### WHAT THIS TASK INVOLVES
Find the line containing "If you look", then output it and every line after it through the end of the listing below, exactly as written.

### RECORD SET

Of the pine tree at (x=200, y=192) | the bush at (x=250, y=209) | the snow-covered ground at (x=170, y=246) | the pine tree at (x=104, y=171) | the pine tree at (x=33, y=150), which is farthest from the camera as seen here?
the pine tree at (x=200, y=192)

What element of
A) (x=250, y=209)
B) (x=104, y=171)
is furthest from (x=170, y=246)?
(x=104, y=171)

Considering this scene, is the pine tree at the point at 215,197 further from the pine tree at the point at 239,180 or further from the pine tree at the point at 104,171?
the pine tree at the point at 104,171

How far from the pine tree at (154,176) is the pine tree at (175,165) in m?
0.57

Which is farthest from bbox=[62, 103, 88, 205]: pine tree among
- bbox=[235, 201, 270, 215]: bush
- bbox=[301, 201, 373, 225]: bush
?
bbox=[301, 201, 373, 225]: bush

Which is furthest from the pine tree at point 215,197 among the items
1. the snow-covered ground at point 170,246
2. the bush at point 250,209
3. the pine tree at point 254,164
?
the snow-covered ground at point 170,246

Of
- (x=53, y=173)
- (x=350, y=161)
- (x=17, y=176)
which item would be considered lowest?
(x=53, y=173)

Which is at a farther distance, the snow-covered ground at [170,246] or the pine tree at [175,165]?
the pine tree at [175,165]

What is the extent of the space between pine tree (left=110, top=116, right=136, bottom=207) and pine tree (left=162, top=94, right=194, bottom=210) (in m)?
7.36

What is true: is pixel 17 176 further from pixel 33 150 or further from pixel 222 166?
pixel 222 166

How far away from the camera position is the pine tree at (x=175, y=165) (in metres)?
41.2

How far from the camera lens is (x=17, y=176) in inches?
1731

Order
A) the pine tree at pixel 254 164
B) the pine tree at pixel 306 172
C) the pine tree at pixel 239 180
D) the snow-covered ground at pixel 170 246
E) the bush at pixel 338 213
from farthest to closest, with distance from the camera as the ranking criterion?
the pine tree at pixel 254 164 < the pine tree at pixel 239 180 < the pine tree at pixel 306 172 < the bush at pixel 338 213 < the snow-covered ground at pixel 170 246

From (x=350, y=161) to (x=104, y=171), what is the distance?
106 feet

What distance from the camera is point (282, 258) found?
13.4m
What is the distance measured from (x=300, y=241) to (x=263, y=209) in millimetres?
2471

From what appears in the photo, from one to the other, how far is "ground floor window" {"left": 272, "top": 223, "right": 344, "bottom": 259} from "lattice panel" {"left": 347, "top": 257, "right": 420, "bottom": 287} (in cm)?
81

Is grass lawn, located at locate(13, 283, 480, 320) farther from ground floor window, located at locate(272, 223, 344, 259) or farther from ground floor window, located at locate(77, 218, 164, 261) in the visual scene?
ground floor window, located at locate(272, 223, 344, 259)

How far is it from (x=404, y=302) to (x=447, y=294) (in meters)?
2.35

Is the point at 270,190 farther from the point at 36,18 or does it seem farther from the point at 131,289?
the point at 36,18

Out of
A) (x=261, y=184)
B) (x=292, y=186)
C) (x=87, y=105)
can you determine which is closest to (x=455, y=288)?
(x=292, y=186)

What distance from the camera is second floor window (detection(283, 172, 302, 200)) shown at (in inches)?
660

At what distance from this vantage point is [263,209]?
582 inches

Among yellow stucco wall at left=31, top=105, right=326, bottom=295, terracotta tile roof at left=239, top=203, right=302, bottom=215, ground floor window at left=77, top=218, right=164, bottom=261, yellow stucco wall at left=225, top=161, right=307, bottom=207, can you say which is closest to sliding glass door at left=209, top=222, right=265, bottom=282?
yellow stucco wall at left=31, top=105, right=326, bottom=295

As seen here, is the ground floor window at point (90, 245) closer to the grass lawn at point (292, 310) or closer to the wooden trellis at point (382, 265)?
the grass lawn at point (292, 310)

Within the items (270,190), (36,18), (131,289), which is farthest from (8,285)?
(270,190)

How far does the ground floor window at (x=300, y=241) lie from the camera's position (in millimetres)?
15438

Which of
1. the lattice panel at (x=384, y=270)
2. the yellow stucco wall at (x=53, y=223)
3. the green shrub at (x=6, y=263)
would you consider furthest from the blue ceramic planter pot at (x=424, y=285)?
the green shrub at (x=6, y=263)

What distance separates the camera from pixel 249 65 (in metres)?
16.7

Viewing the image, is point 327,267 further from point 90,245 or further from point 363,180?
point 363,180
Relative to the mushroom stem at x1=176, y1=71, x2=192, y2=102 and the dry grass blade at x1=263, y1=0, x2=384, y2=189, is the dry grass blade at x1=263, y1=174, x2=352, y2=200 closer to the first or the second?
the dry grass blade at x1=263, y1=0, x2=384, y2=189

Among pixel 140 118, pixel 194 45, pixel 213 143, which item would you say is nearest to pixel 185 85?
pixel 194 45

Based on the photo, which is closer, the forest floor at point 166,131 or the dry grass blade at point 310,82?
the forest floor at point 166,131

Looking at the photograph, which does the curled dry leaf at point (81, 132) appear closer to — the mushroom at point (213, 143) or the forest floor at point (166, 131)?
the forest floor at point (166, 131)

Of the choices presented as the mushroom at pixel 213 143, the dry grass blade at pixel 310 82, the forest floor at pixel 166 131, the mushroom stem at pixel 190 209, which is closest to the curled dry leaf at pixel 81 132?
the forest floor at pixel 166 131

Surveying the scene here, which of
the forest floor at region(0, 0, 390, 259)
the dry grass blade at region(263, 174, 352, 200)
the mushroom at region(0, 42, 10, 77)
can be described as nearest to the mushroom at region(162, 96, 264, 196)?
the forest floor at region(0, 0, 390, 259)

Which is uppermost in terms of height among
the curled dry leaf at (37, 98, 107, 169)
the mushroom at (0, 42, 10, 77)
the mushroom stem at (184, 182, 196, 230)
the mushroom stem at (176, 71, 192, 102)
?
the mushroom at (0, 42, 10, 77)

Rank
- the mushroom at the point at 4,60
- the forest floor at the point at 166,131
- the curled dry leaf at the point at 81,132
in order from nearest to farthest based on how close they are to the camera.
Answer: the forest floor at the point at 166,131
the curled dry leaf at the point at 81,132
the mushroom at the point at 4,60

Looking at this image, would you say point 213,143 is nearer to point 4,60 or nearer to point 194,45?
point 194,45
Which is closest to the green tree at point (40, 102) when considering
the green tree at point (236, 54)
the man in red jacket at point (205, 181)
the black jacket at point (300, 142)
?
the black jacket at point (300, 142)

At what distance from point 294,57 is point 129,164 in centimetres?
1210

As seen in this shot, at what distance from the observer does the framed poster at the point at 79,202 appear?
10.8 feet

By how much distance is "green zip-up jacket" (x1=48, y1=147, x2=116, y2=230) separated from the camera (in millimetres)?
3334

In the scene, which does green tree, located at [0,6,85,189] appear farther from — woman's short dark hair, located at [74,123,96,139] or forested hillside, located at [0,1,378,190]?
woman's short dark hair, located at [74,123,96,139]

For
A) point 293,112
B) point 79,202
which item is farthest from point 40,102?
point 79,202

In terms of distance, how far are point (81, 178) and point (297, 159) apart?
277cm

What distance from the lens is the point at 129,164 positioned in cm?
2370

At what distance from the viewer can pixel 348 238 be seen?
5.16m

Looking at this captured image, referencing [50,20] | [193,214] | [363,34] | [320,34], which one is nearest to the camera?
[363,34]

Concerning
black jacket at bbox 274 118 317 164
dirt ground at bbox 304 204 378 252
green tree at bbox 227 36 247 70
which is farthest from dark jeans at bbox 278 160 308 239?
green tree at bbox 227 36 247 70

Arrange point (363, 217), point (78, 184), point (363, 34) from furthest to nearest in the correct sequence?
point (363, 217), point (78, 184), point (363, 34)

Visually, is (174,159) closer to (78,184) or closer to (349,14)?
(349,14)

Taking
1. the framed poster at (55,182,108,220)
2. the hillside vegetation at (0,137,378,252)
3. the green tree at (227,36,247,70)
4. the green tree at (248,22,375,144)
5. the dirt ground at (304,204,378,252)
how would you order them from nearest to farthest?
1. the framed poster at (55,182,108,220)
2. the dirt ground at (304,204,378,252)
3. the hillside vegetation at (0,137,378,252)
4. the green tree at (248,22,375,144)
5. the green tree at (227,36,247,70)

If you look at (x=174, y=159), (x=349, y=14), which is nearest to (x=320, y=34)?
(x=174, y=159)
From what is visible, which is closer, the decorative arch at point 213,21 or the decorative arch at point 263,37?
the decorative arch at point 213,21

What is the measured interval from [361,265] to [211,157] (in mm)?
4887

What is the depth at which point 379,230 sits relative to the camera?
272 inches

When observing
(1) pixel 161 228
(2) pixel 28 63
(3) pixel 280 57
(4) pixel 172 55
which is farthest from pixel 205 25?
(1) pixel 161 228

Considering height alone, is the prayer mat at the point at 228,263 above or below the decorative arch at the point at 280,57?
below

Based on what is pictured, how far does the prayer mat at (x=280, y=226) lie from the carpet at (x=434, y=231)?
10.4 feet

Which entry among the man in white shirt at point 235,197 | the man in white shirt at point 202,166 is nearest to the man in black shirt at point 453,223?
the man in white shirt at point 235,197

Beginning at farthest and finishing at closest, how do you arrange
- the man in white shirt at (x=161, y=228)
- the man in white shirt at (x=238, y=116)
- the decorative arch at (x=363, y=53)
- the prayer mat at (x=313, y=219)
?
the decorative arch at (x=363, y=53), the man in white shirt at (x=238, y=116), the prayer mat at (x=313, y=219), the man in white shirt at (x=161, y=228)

### ANSWER TO THIS EXERCISE
If you look at (x=174, y=159), (x=349, y=14), which is nearest to (x=320, y=34)?
(x=174, y=159)
From what is visible, which is closer, the decorative arch at point 213,21 or the decorative arch at point 263,37?
the decorative arch at point 213,21

What is the measured interval from [361,265] to [211,157] (in mm)?
4887

What is the depth at which point 379,230 sits relative to the camera?
272 inches

When observing
(1) pixel 161 228
(2) pixel 28 63
(3) pixel 280 57
(4) pixel 172 55
which is farthest from pixel 205 25?
(1) pixel 161 228

Considering height alone, is the prayer mat at the point at 228,263 above or below the decorative arch at the point at 280,57?
below

Based on what is pictured, how far does the prayer mat at (x=280, y=226) lie from the carpet at (x=434, y=231)?
10.4 feet

Which entry among the man in white shirt at point 235,197 | the man in white shirt at point 202,166 is nearest to the man in black shirt at point 453,223?
the man in white shirt at point 235,197

Beginning at farthest and finishing at closest, how do you arrange
- the man in white shirt at (x=161, y=228)
- the man in white shirt at (x=238, y=116)
- the decorative arch at (x=363, y=53)
- the prayer mat at (x=313, y=219)
?
the decorative arch at (x=363, y=53), the man in white shirt at (x=238, y=116), the prayer mat at (x=313, y=219), the man in white shirt at (x=161, y=228)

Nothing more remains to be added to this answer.